When you move down your tree, keep in mind there may be multiple variables contributing to the failure. So if you don’t eliminate all but one at a certain level, don’t panic: You may have to go down multiple branches. Some problems require two off-spec variables to both be back in spec in order to be solved, where little or no progress is made adjusting only one. In one consumer-packaged plant I worked at, the arms that sealed bags closed (using heat and compression) were angled incorrectly in two separate dimensions, and changing only one didn’t have a measurable impact on the problem. However, remember that when people start talking about a laundry list of things that have to be fixed, they are almost certainly guessing. You’ll know it’s not a laundry list when someone is able to demonstrate that these variables are out of spec, and explain physically how they directly contribute to the observed problem.

This iterative behavior of digging in, and then simplifying, is the on-target path to root cause. You’ll know that you’ve found the root cause when you identify, understand, and measure the off-spec variable that is directly in your control to change (like “presence of bolt” or “cross-sectional area of seal flush pipe”). Knowing why it’s out of control positions you to quickly develop an elegant solution. Don’t “solve” your problem at a high level where you throw lots of money at it to make it go away: Stay on target and keep going until you’ve found the simple root cause.

MISTAKES HAPPEN

A few years ago my microwave stopped working. It was completely blank, as if it had blown something internal. So I moved the plug to another power socket to check the power. That did not work. I put it back in the original socket and noticed the ground fault interrupt (GFI) had triggered. I reset it. The microwave did not work but I plugged in my phone to the second socket and there was power. Knowing that the power was now on and the microwave was still dead I concluded that something had fried inside and that event had probably triggered the GFI. So I paid a few hundred bucks for a new microwave, mumbling about how these things don’t last the way they used to. When I plugged the new machine in it did not work either. I suddenly knew I had really messed this one up: What were the chances of two bad microwaves?

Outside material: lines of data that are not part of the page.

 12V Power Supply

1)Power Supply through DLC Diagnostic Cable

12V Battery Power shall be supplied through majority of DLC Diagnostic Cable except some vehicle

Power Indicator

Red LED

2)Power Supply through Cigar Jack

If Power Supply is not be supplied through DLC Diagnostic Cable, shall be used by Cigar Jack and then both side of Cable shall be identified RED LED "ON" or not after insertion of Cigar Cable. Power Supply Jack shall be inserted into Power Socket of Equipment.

I studied engineering at college and no doubt a little extra “expertise” caused me to jump to a false conclusion. In my rush I had never actually checked the microwave in a live socket that I had checked with the phone. The root cause turned out to be a wiring fault in the first socket. I still have the spare microwave in my garage—turns out they last a long long time. Lessons in humility also last a long time.

You will make mistakes and incorrectly evaluate some variables. You need to be attuned to this and be prepared to go back, challenge, and fix your work.

NOW: STAY ON TARGET

Things in life are always distracting you from the task at hand. Pay attention to this in the next day or so. Look for situations when someone is having a conversation about a topic, and people get distracted and end up talking about something completely different. Notice how you’re taking care of one task and then find something else that needs fixing—such as loading the dishwasher and you notice the floor needs to be swept, and then moments later you’re rearranging the closet. Noticing and eliminating distractions will enable you to stay on target when you’re facing down your next complex problem.